** Begin DATA PROVIDED **
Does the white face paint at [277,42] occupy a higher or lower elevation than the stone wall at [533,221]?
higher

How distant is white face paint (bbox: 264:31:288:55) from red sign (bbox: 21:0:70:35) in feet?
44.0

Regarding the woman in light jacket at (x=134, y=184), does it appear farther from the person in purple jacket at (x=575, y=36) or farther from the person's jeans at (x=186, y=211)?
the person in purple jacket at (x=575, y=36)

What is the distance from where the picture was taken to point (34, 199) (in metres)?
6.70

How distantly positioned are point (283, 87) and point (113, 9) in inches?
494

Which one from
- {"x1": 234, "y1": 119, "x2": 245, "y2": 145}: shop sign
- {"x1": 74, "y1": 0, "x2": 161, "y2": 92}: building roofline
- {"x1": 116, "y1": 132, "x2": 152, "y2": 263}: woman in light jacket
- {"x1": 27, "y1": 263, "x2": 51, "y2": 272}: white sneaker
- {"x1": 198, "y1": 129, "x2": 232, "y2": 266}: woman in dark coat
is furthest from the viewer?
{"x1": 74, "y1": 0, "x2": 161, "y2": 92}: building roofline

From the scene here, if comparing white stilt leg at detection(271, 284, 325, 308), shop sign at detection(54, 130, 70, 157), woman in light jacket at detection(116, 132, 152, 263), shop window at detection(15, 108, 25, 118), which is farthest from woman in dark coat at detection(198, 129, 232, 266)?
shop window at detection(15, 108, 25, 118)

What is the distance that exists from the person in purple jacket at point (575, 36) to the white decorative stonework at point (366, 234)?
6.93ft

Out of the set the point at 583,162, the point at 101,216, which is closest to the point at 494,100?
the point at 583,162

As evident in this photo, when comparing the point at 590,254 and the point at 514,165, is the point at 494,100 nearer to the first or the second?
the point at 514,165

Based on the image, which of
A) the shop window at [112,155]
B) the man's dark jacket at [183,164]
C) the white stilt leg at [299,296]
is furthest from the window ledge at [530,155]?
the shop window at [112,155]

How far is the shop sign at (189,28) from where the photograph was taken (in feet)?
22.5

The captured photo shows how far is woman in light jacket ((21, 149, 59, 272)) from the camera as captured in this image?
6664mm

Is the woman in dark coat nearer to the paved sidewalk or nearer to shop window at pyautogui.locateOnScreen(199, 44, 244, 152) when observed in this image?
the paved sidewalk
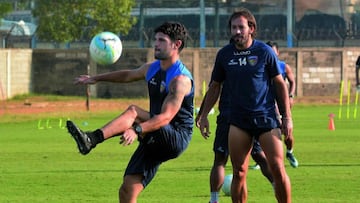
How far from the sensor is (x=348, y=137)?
2870 cm

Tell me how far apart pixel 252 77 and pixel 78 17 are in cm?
4517

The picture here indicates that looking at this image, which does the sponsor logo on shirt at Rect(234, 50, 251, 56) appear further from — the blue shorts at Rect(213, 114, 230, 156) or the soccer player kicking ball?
the blue shorts at Rect(213, 114, 230, 156)

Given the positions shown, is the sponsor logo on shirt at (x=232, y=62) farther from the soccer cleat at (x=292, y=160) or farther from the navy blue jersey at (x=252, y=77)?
the soccer cleat at (x=292, y=160)

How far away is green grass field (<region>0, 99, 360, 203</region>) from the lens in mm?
15820

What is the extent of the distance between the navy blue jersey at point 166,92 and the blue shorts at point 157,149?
0.12 metres

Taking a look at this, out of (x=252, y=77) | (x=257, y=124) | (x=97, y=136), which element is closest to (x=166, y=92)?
(x=97, y=136)

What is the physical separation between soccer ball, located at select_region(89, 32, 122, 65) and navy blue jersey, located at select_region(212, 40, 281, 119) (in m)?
12.4

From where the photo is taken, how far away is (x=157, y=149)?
10930mm

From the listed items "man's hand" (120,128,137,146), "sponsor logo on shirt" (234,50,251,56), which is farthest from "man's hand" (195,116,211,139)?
"man's hand" (120,128,137,146)

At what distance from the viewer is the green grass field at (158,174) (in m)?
15.8

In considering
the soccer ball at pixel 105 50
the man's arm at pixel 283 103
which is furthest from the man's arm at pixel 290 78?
the soccer ball at pixel 105 50

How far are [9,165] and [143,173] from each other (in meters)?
10.4

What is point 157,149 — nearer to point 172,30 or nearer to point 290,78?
point 172,30

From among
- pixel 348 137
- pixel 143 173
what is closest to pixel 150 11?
pixel 348 137
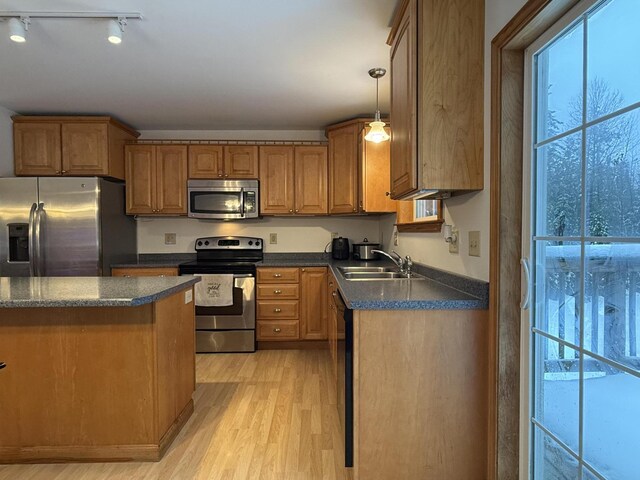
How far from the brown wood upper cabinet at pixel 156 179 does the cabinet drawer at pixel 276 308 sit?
1.29 m

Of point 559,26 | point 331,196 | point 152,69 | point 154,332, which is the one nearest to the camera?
point 559,26

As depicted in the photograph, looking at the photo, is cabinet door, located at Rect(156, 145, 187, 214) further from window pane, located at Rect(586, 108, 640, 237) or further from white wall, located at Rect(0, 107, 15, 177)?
window pane, located at Rect(586, 108, 640, 237)

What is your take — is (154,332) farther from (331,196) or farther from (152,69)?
(331,196)

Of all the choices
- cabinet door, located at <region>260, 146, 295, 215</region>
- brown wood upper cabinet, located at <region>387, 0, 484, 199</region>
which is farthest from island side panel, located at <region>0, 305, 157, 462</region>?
cabinet door, located at <region>260, 146, 295, 215</region>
** End DATA PROVIDED **
SHORT TASK
Convert the lines from the line with "What is the distance that" up to and including the line with "0.12 metres" into a Markdown table with the columns Row and Line. Skip blank lines, and leave the pictures out.

SOLUTION FOR THIS TASK
| Row | Line |
|---|---|
| 1 | What is the distance that exists from the person in purple jacket at point (575, 36) to the white decorative stonework at point (366, 234)? |
| 2 | 6.93ft |
| 3 | Out of the set the point at 583,162, the point at 101,216, which is closest to the point at 494,100? |
| 4 | the point at 583,162 |
| 5 | As evident in this photo, when comparing the point at 590,254 and the point at 514,165, is the point at 494,100 nearer to the first or the second? |
| 6 | the point at 514,165 |
| 7 | Based on the image, which of |
| 8 | A) the shop window at [112,155] |
| 9 | B) the man's dark jacket at [183,164] |
| 10 | C) the white stilt leg at [299,296] |
| 11 | is furthest from the window ledge at [530,155]? |
| 12 | the shop window at [112,155] |
| 13 | How far is the shop sign at (189,28) from where the photograph was taken (in feet)? |
| 14 | 22.5 |
| 15 | The captured photo shows how far is woman in light jacket ((21, 149, 59, 272)) from the camera as captured in this image? |
| 16 | 6664mm |
| 17 | Is the woman in dark coat nearer to the paved sidewalk or nearer to shop window at pyautogui.locateOnScreen(199, 44, 244, 152) when observed in this image? |
| 18 | the paved sidewalk |
| 19 | How far from the sensor is (x=348, y=137)? |
| 20 | 2870 cm |
| 21 | Tell me how far apart pixel 252 77 and pixel 78 17 are in cm? |
| 22 | 4517 |
| 23 | The picture here indicates that looking at this image, which does the sponsor logo on shirt at Rect(234, 50, 251, 56) appear further from — the blue shorts at Rect(213, 114, 230, 156) or the soccer player kicking ball? |
| 24 | the blue shorts at Rect(213, 114, 230, 156) |
| 25 | Given the positions shown, is the sponsor logo on shirt at (x=232, y=62) farther from the soccer cleat at (x=292, y=160) or farther from the navy blue jersey at (x=252, y=77)? |
| 26 | the soccer cleat at (x=292, y=160) |
| 27 | How far away is green grass field (<region>0, 99, 360, 203</region>) from the lens in mm? |
| 28 | 15820 |
| 29 | What is the extent of the distance between the navy blue jersey at point 166,92 and the blue shorts at point 157,149? |
| 30 | 0.12 metres |